When the air temperatures drop and the water temperature follows, our Mississippi catfish tend to move to deeper water. If the sun does come out with enough energy to warm the shallows a few degrees the fish can be found there. But in my experience, most of my February fish come from deep water.
Generally, I am going to check for structure. That’s the place you find fish in abundance. The idea is to find ledges, humps, rocks, laydowns, or any other item that gives the catfish a place to hide, rest, and ambush.
I use my sonar to find the structure, but I don’t have to see fish to put some baits out. They can be so tight that they don’t show up on the sonar. They can also be buried on the bottom. When you catch those buried fish you will see mud on them and know immediately why you are not seeing them on sonar. That is particularly true on the side scan. Once you find a likely spot fish it thoroughly.
If I am fishing in the river I will be looking for deep water structure like fallen trees and laydowns. The combination of deep water and structure can produces some good winter bites. I normally fish on the anchor or Spot-Lock with the trolling motor to target these areas.
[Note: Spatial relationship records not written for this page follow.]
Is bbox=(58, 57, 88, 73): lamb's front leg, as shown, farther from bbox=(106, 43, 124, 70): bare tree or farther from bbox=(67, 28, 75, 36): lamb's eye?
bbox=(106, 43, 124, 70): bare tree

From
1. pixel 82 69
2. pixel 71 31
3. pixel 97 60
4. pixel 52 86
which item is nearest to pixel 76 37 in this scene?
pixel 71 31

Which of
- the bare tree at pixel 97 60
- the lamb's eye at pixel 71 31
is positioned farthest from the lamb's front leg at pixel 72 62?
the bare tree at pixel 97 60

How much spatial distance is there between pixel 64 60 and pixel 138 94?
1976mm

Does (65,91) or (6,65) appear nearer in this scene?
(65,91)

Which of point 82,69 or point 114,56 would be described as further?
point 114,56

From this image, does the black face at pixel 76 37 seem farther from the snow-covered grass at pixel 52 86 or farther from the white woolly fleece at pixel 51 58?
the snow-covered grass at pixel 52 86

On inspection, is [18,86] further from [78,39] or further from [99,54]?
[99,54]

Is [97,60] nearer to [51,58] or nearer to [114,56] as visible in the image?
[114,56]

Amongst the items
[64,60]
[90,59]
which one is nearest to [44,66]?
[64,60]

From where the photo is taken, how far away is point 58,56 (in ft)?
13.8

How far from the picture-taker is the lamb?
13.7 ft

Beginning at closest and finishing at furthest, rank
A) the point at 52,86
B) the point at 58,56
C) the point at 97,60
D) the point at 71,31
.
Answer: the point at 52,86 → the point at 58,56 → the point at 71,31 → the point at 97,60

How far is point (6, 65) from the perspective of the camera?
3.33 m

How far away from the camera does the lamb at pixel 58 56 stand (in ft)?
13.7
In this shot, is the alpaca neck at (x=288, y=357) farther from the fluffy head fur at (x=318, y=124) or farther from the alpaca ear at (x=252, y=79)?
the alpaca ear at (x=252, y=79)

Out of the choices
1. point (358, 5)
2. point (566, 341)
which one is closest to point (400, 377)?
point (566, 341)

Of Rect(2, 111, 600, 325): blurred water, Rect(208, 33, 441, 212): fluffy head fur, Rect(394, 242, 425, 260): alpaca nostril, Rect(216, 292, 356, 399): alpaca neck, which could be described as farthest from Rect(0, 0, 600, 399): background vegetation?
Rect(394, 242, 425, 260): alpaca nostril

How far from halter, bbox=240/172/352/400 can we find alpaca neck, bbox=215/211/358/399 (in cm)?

I rig my B’n’M rods with a sinker slide rig and bait with cut skipjack. The rig is normally fished on the bottom close to cover. If the bite is slow I replace the hook leader with about 12 to 18 inches of leader material that includes a Dragging Chub (Flathead Fever Tackle) tied in between the hook and the leader swivel. The Dragging Chub will hold the bait off the bottom and also provide a rattling sound that attracts the catfish.